> _Task_: Count the lines in the data below that contain the string "wheel", treating uppercase and lowercase letters as different. Reply with the number alone.
————
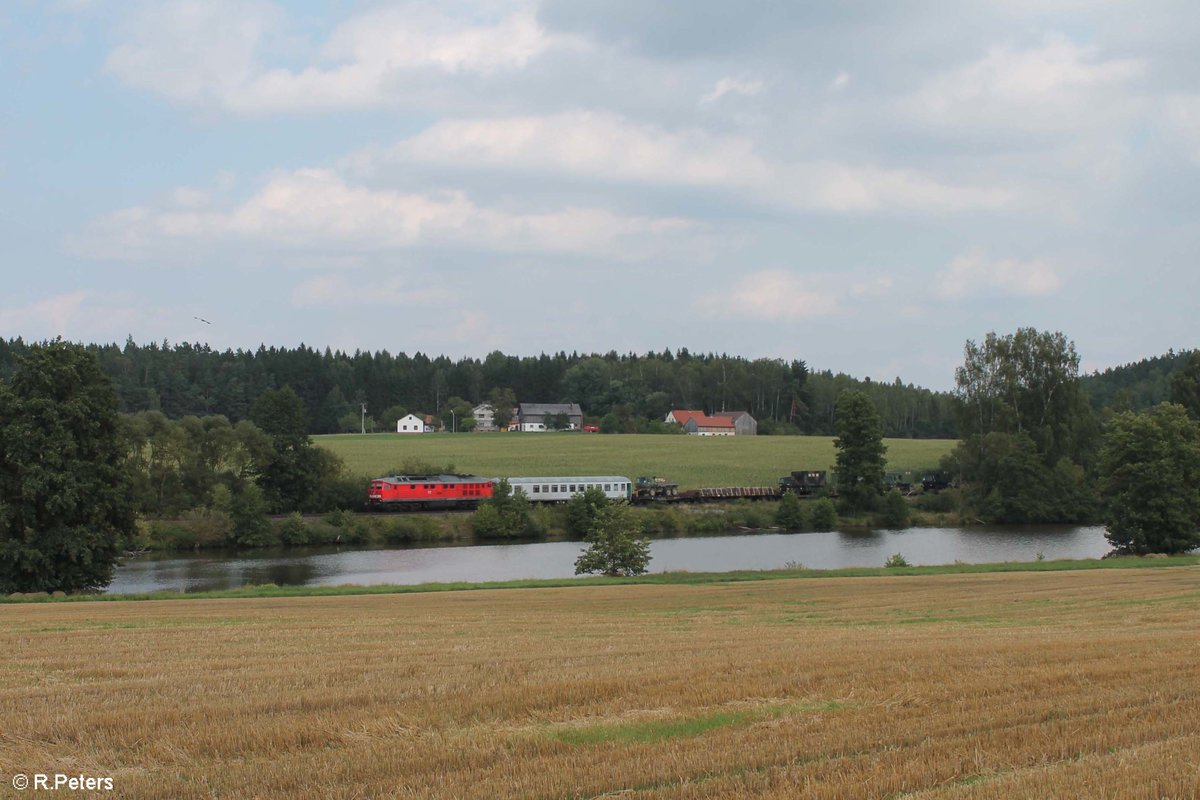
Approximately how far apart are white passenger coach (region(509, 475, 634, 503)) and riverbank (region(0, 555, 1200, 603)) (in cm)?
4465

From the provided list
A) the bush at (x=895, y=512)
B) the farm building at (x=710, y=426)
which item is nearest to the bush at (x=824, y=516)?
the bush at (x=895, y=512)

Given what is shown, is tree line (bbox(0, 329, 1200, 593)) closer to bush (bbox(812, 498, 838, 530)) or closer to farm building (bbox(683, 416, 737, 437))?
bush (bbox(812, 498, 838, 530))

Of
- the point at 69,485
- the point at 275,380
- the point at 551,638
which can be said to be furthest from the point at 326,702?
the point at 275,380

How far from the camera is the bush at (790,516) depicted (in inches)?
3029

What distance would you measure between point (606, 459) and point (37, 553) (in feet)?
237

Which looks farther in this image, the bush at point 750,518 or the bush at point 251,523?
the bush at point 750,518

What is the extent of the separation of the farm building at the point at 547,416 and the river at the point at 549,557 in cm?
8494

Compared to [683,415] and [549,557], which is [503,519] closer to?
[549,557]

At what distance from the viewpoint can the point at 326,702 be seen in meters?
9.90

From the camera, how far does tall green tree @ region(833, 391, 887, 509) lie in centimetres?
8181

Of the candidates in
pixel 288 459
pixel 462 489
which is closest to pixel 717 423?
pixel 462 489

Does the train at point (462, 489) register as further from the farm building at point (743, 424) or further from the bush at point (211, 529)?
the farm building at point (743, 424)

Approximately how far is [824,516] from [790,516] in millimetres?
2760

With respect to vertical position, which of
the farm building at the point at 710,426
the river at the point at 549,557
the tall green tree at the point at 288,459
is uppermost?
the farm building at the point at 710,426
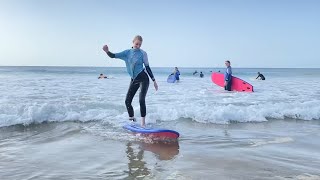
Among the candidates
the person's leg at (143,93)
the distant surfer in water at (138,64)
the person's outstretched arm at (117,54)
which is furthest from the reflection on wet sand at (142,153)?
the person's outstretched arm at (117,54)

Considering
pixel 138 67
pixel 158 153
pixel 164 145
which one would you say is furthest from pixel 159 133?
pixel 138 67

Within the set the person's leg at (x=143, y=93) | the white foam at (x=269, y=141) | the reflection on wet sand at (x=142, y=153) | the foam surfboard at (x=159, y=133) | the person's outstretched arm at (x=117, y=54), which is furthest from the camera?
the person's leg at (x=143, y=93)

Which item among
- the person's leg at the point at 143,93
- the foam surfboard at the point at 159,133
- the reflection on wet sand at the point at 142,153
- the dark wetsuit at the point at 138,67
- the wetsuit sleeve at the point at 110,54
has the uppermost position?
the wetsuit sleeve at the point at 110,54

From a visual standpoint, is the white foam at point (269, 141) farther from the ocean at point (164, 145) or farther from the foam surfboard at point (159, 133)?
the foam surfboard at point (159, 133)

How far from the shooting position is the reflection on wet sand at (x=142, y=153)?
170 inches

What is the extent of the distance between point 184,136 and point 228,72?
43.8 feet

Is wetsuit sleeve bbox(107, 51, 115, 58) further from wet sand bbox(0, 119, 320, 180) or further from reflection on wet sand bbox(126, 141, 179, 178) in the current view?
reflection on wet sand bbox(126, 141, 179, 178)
————
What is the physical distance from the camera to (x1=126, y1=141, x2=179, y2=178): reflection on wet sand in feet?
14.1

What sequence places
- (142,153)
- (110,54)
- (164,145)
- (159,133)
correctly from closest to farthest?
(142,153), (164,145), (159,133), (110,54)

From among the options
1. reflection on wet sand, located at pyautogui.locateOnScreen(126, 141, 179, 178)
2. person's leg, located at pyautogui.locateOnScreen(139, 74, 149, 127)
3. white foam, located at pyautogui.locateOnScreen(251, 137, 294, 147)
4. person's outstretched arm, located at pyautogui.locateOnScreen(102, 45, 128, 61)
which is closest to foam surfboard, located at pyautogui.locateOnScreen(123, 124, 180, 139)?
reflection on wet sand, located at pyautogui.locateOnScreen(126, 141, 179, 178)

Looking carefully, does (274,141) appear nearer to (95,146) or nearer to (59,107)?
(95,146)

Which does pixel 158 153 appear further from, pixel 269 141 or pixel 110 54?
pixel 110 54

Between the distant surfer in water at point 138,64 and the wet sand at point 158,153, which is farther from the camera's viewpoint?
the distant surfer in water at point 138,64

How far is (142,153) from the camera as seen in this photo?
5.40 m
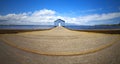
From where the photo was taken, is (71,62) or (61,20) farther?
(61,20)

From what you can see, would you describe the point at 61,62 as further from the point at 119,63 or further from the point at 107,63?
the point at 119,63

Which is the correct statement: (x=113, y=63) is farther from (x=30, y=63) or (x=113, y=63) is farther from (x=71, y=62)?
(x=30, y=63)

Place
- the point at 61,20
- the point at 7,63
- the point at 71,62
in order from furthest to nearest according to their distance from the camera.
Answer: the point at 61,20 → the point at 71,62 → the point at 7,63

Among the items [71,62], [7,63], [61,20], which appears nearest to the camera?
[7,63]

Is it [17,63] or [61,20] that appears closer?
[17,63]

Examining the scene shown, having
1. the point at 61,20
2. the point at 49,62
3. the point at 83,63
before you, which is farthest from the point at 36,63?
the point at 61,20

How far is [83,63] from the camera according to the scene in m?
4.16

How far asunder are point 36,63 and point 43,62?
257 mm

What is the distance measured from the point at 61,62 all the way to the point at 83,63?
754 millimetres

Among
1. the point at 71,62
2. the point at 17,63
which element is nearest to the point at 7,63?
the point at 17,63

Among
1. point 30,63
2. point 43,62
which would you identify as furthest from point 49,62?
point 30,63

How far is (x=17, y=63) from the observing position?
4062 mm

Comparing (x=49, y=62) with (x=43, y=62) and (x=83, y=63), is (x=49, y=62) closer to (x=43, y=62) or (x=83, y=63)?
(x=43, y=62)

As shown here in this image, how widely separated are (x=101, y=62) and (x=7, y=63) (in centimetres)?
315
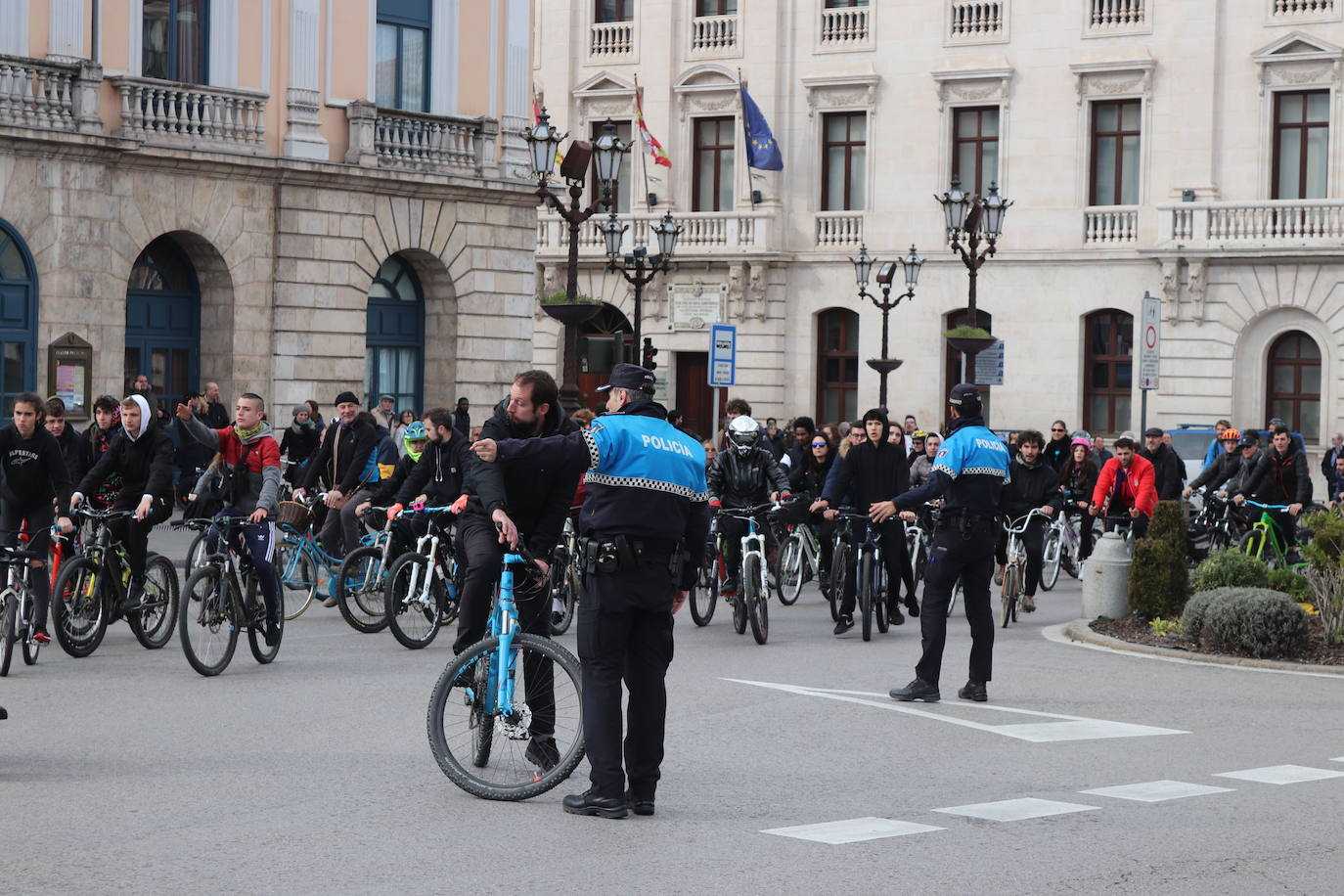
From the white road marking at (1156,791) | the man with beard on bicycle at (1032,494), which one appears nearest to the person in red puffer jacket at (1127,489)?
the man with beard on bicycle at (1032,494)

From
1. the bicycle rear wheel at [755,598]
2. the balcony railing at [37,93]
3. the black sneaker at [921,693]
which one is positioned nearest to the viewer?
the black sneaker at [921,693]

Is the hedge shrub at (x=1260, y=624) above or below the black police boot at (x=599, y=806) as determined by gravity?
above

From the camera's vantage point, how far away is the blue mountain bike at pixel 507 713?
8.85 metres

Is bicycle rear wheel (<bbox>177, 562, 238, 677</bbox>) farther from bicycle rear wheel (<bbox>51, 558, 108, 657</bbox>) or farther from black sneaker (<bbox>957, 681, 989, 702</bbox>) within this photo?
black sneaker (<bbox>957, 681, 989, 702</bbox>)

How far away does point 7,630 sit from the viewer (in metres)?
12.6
————
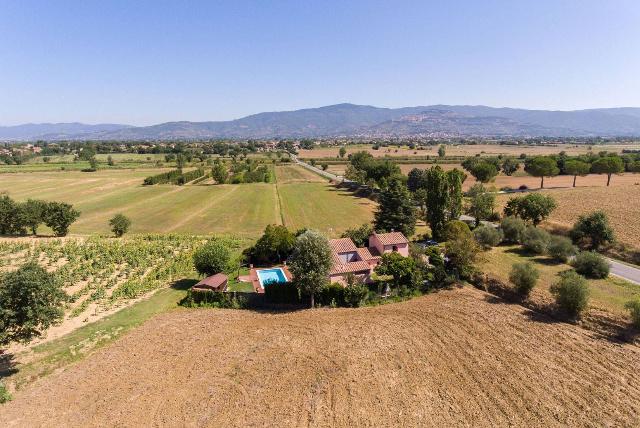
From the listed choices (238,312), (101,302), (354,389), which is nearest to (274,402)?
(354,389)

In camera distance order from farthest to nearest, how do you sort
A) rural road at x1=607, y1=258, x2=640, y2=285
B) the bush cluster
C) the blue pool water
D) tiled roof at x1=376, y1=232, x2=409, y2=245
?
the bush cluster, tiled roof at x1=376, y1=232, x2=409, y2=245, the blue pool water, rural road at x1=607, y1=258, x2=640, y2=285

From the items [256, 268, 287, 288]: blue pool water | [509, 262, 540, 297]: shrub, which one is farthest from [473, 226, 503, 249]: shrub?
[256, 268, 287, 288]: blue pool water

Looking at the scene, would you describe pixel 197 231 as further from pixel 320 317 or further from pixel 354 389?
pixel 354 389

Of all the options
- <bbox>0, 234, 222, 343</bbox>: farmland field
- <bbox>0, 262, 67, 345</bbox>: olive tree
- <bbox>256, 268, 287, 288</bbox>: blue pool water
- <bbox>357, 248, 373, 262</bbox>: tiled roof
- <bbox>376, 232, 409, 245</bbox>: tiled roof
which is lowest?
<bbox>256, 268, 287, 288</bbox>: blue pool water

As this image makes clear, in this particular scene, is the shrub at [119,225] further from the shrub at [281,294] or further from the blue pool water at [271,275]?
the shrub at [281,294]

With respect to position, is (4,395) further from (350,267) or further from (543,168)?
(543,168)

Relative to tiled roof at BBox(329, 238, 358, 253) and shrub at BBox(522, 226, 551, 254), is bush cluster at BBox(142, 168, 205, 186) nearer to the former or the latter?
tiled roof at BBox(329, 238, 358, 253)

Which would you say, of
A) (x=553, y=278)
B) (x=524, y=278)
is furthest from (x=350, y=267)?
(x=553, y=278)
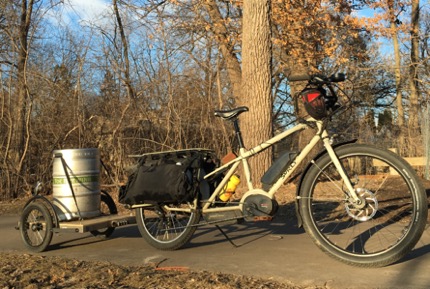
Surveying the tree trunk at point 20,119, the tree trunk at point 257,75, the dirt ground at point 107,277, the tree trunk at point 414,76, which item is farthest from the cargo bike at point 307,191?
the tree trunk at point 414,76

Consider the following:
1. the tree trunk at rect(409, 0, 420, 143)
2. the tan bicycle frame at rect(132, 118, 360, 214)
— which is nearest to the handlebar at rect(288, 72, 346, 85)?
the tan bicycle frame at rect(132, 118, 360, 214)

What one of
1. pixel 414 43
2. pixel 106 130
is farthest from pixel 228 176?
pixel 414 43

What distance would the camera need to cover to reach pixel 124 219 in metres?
————
> _Written answer_: 2